The Newberry Geothermal site, recently stimulated by AltaRock. Image courtesy of the Bureau of Land Management.

The Newberry Geothermal site, recently stimulated by AltaRock. Image courtesy of the Bureau of Land Management.

A year ago, AltaRock was able to show it had created multiple, stimulated geothermal zones from the single drilled well at the Newberry site. That’s a very big deal — a first — in the geothermal industry, and this week the Geothermal Energy Association awarded the company for its work. The site is important because it acts as a proof concept that rock permeability can be controlled and “engineered” using stimulations. But the next steps at Newberry are to find another $22 million in matching funds, drill another well at the site and get the power plant up and running.
A goal stated last year, was to get the plant producing power in 2016. But the company has had troubling closing the funding. Venture capitalists, in particular, have fled from backing cleantech companies. Kleiner Perkins, which was an early investor in AltaRock, has taken a lot of hits for its aggressive commitment to cleantech several years ago.

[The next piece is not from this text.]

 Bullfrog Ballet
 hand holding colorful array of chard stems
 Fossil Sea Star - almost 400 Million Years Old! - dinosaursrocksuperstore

While AltaRock figures out how to fund completion of the demo, it will remain focused on selling its commercial EGS tech to owners of declining geothermal wells. That might not be what the execs thought they’d be doing when they founded the company. But in the same way that Tesla sold power train tech to car companies before it launched the Model S, AltaRock likewise needs to make revenue in the short term to continue commercialization of its technology. Mandell says:
[blockquote person=”” attribution=””]Altarock’s longterm goal is to use stimulations to lower the risk of new, greenfield geothermal development and position geothermal energy not as a “niche” renewable, but as a baseload energy source that can displace coal and nuclear on the grid.[/blockquote]
AltaRock has now done seven successful well stimulations, and for EGS — a technology that has long been just R&D — that’s remarkable. Now the company needs to continue the long, hard slog to get the geothermal industry, and investors, comfortable with its technology.

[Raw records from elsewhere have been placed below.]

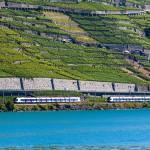 Croisement de deux rames FLIRT devant Lavaux, vues du M/S Lausanne en course 201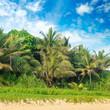 Tropical palms on the sandy beach .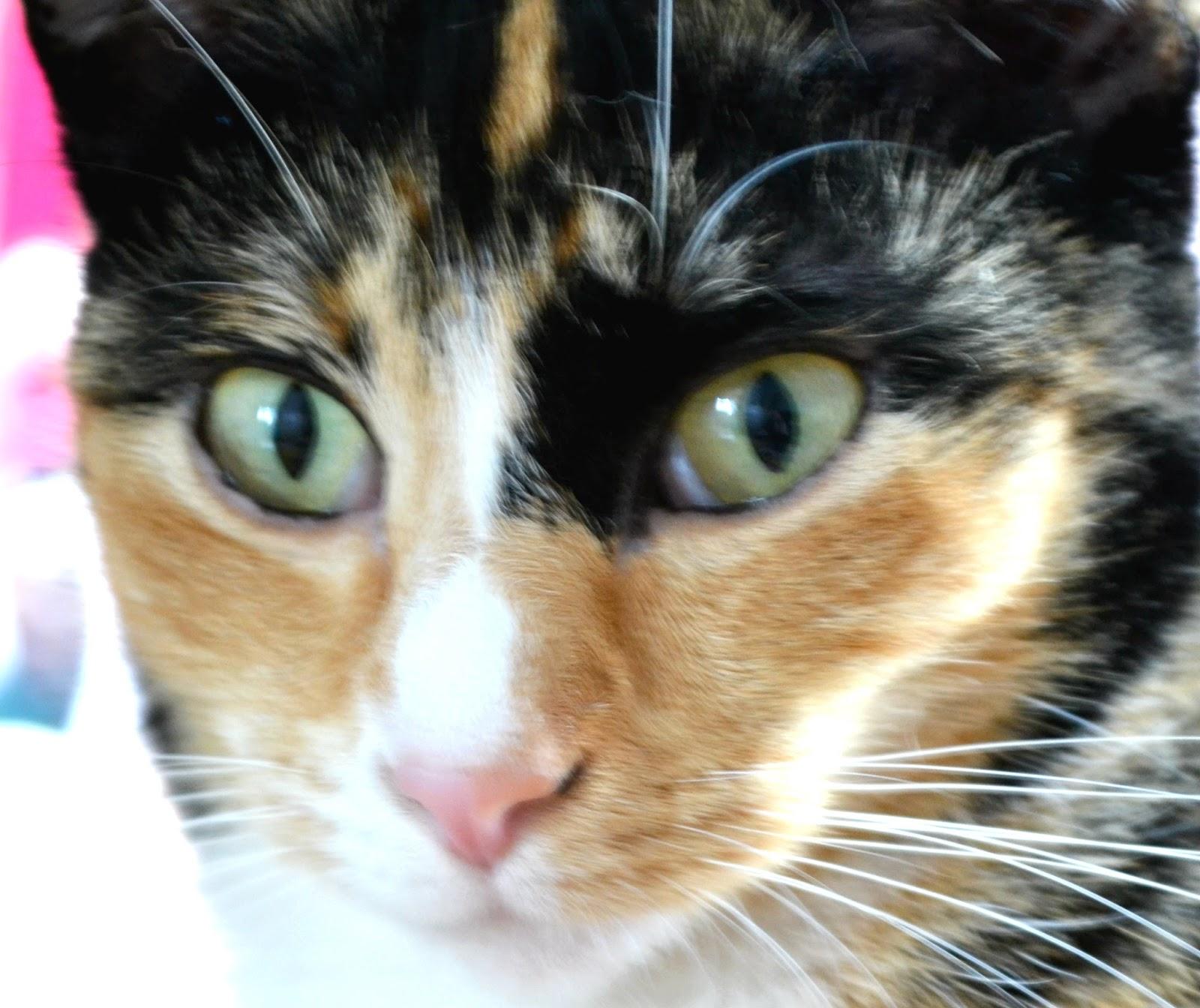 Cat Showing Whites Of Eyes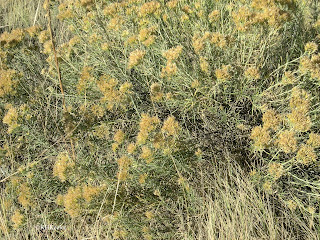 rubber rabbitbrush, formerly Chrysothamnus nauseosus now Ericameria nauseosum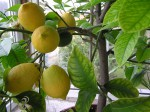citrusy na podzim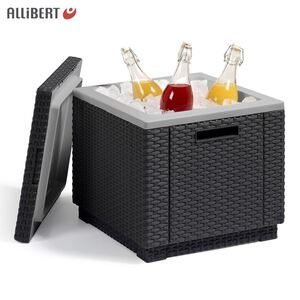 Allibert Ice Cube 3in1 40l Graphit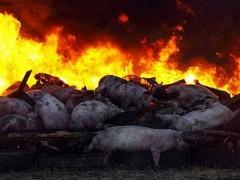 6 августа в России сожгут сотни тонн санкционных продуктов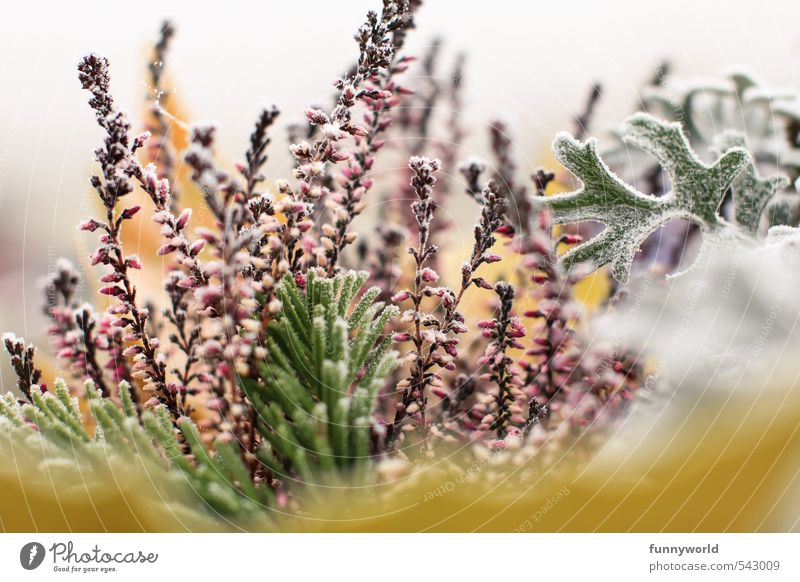 hoarfrost Environment Nature Plant Autumn Winter Ice Frost Snow Leaf Foliage plant Freeze Cold Ledger Hoar frost Winter activities To hibernate Colour photo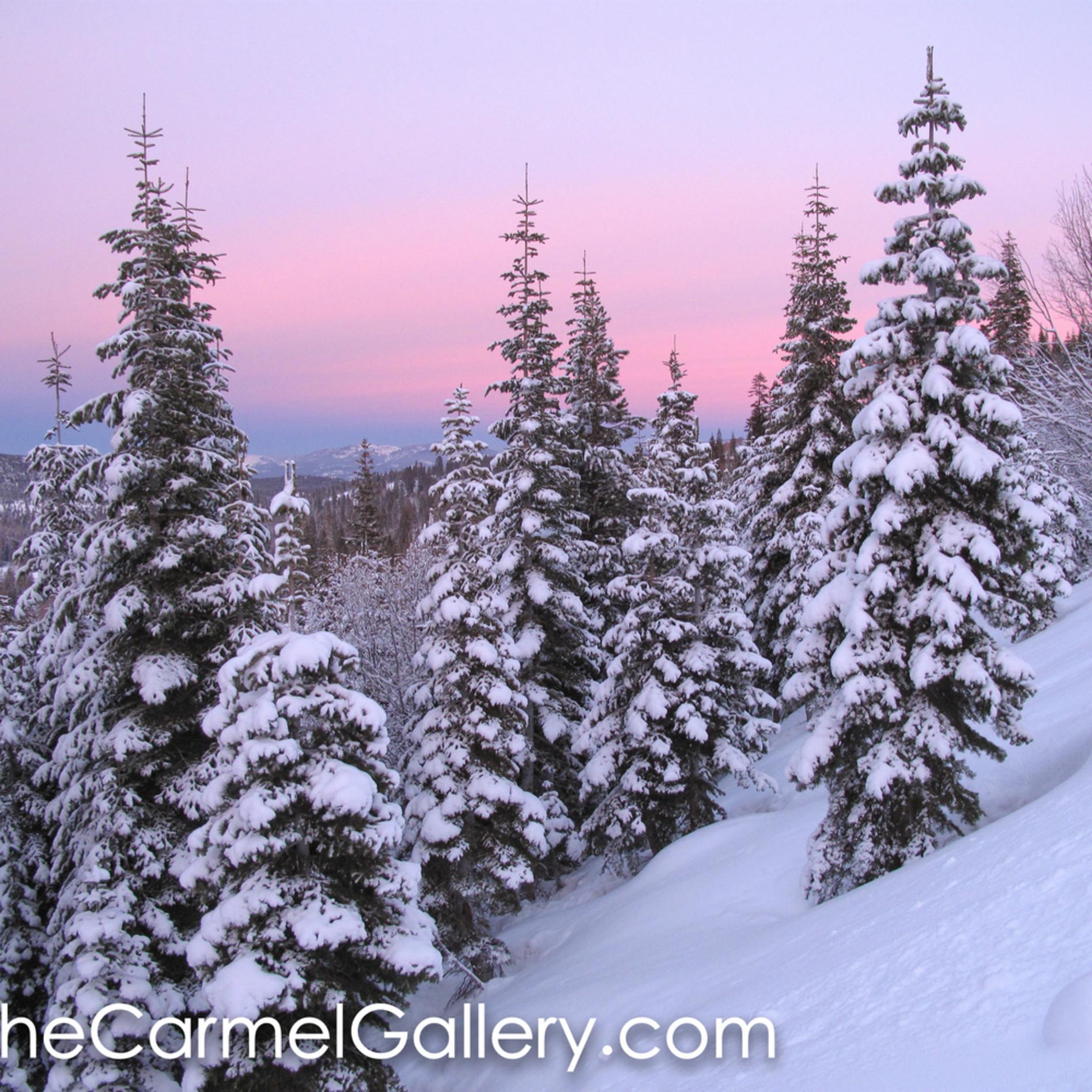 Winter sunset qju40d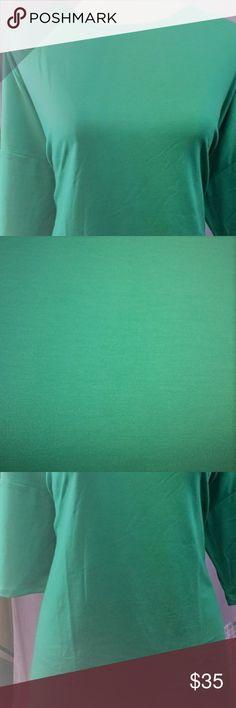 NEW LulaRoe Irma Tunic 3xl Spring Green NEW NWT❤️ LulaRoe's most awesome tunic in spring green.   Long Dolman Sleeves with hi lo long tunic length ~ Perfect for leggings SIZE=3XL (See Photo Size Chart) LuLaRoe Tops Tunics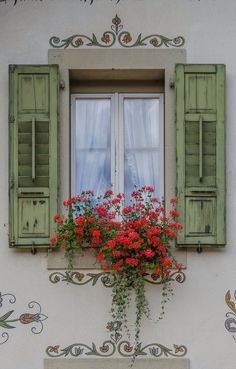 Lovely shuttered window with flowers.
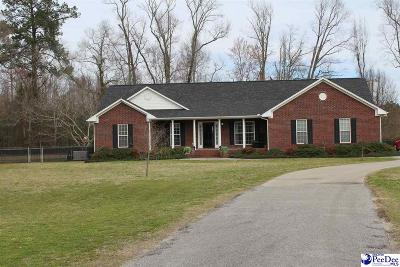 Marion County Single Family Home For Sale: 1610 Plantation Drive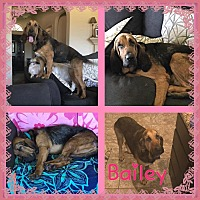 Adopt A Pet :: Bailey - Fayetteville, AR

AltaRock isn’t the only group interested in EGS. Ormat used DOE support and worked with partners to increase the capacity of a hot, non-commercial geothermal well at its Brady facility outside of Reno by 38 percent. The DOE recently announced plans to develop a new EGS-focused subsurface laboratory, which will eventually lead to more support for an EGS demonstration site.
Meanwhile, the traditional geothermal industry continues to grow, albeit slowly. Bloomberg New Energy Finance predicts that, in an optimistic scenario, there could be 30 GW of geothermal capacity in the world by 2030, up from close to 12 GW this year. Yeah, it’s not such a high growth rate, particularly compared to the current boom in solar. But if EGS can crack open the potential of geothermal, perhaps it could kick that growth rate into a much higher gear.